The improvement of landscape procurement needs to be an industry-wide effort. Having never worked in public procurement, I might have a simplistic view of the whole situation, but I think it’s an issue that could be resolved for our industry in the short term. There is a number of ways it could be resolved. Education of both clients and contractors and an understanding of each other’s requirements would go a long way to get both sides working in tandem for the benefit of the industry and the business. Constructive round table talks attended by a representative from the Parks Department (where there is one, but that’s another story) of each local authority and other state bodies who engage landscape professionals, a delegation of contractors from the ALCI, designers from the GLDA and Landscape Architects from the ILI could plant the seed for the resolution of issues of procurement to be addressed to the benefit of all parties.

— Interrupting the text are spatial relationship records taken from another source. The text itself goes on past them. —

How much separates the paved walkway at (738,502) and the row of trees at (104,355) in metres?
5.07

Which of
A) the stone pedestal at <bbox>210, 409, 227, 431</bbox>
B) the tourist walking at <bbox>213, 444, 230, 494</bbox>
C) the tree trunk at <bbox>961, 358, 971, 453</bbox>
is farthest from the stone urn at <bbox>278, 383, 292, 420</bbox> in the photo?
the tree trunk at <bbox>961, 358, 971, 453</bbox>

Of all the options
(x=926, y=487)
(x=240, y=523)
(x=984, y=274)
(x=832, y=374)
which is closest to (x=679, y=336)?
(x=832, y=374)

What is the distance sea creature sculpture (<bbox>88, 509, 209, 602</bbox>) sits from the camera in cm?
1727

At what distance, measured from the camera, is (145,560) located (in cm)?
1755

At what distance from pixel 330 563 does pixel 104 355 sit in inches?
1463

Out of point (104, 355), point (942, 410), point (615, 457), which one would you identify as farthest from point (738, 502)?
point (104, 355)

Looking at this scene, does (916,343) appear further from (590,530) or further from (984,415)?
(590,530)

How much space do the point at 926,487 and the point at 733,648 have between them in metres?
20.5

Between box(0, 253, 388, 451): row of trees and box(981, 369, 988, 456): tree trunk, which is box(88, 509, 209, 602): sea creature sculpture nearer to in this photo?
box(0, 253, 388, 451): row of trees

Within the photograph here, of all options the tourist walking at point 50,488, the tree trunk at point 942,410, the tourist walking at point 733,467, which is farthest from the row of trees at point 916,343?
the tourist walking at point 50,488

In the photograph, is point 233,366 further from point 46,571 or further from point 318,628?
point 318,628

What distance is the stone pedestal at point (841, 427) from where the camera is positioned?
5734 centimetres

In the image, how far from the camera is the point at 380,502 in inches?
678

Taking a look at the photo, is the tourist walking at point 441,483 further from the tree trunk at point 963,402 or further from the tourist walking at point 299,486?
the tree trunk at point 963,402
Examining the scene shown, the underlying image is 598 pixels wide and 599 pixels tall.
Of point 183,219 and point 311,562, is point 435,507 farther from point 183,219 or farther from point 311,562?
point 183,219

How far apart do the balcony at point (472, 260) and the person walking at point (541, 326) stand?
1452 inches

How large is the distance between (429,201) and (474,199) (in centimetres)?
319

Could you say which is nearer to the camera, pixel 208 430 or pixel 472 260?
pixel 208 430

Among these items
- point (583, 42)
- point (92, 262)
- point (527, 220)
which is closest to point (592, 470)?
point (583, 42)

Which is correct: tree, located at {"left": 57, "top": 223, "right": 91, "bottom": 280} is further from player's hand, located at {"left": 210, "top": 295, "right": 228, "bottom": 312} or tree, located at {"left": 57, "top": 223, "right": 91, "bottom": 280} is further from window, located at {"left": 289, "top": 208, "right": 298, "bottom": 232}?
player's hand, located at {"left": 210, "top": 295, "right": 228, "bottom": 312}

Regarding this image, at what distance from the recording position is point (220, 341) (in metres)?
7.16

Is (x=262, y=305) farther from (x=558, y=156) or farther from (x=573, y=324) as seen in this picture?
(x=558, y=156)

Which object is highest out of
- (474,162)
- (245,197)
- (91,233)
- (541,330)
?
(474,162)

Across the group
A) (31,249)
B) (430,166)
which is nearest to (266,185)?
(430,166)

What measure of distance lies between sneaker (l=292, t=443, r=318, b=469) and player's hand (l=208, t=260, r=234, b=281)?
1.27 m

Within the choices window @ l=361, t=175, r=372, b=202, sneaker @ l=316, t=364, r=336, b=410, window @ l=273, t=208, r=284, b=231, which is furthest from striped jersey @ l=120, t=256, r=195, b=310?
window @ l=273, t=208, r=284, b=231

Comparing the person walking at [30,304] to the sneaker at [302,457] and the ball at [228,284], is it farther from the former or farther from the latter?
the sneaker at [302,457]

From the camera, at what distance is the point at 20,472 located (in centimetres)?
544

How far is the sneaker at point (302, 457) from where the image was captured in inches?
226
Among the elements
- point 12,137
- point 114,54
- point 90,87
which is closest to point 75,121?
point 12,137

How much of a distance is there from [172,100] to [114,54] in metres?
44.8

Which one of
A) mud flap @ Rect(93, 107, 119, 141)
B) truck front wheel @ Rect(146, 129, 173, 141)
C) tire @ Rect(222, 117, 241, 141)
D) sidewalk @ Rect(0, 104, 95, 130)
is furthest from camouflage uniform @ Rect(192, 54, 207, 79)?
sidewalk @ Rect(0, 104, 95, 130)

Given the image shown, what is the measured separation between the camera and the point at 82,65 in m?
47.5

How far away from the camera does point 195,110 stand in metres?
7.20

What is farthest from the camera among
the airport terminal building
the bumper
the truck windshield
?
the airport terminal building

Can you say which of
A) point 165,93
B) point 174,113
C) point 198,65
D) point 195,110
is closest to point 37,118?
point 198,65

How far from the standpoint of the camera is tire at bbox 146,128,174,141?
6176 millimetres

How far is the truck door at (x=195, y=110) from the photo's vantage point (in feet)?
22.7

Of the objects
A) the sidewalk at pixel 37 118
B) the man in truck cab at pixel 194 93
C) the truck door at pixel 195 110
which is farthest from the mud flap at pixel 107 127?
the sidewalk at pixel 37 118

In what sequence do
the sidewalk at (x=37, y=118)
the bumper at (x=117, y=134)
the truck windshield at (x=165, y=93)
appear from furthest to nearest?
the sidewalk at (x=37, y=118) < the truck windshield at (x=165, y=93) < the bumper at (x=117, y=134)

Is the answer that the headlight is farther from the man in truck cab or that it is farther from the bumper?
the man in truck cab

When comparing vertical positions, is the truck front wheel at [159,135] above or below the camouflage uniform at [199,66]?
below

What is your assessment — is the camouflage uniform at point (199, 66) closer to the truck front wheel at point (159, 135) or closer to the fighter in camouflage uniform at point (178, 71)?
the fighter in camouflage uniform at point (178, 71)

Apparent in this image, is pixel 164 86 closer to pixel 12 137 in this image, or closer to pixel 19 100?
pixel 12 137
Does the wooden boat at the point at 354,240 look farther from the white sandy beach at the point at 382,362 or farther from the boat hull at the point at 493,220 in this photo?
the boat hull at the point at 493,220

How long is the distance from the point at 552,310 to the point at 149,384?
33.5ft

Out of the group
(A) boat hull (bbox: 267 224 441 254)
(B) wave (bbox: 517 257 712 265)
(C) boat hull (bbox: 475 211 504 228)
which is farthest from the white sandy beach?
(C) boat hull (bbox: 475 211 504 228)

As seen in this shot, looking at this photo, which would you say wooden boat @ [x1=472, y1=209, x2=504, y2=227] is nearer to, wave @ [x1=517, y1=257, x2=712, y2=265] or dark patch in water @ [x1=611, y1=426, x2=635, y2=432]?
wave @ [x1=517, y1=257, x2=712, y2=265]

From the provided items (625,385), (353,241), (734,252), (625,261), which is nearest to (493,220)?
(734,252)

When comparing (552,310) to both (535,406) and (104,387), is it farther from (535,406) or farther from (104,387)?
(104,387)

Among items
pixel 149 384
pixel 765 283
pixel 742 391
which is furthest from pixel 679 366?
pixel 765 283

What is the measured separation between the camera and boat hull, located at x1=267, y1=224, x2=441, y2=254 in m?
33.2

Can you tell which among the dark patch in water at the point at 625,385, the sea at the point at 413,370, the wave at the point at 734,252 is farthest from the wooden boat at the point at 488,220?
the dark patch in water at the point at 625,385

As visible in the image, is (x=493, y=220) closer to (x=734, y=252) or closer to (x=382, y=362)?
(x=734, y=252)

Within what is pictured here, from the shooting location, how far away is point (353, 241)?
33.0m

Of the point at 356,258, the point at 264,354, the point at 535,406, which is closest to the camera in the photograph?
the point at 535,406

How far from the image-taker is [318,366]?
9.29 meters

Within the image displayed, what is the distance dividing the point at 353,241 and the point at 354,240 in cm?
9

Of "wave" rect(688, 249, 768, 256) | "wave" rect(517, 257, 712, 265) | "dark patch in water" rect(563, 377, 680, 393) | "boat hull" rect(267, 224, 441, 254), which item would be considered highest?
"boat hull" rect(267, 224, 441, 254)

Never before has there been a better time to be a landscape professional. The opportunities the industry currently offers is immense and the marketplace instability of a few years ago has diminished to a large extent. How we take our industry forward rests in our own hands. While the challenges inherent with all landscape businesses still remain, fair and honest procurement processes can help us all ensure that the necessary modernisations achieved, and skilled individuals are attached to our industry, in turn ensuring its sustainability. As an industry we must also speak as one with all sectors realising we all play an important part by adding value to the industry and for that, we all need fair payment. A good starting point would be for all of us to agree that reasonable profit is not a bad concept and is indeed the foundation of most industries.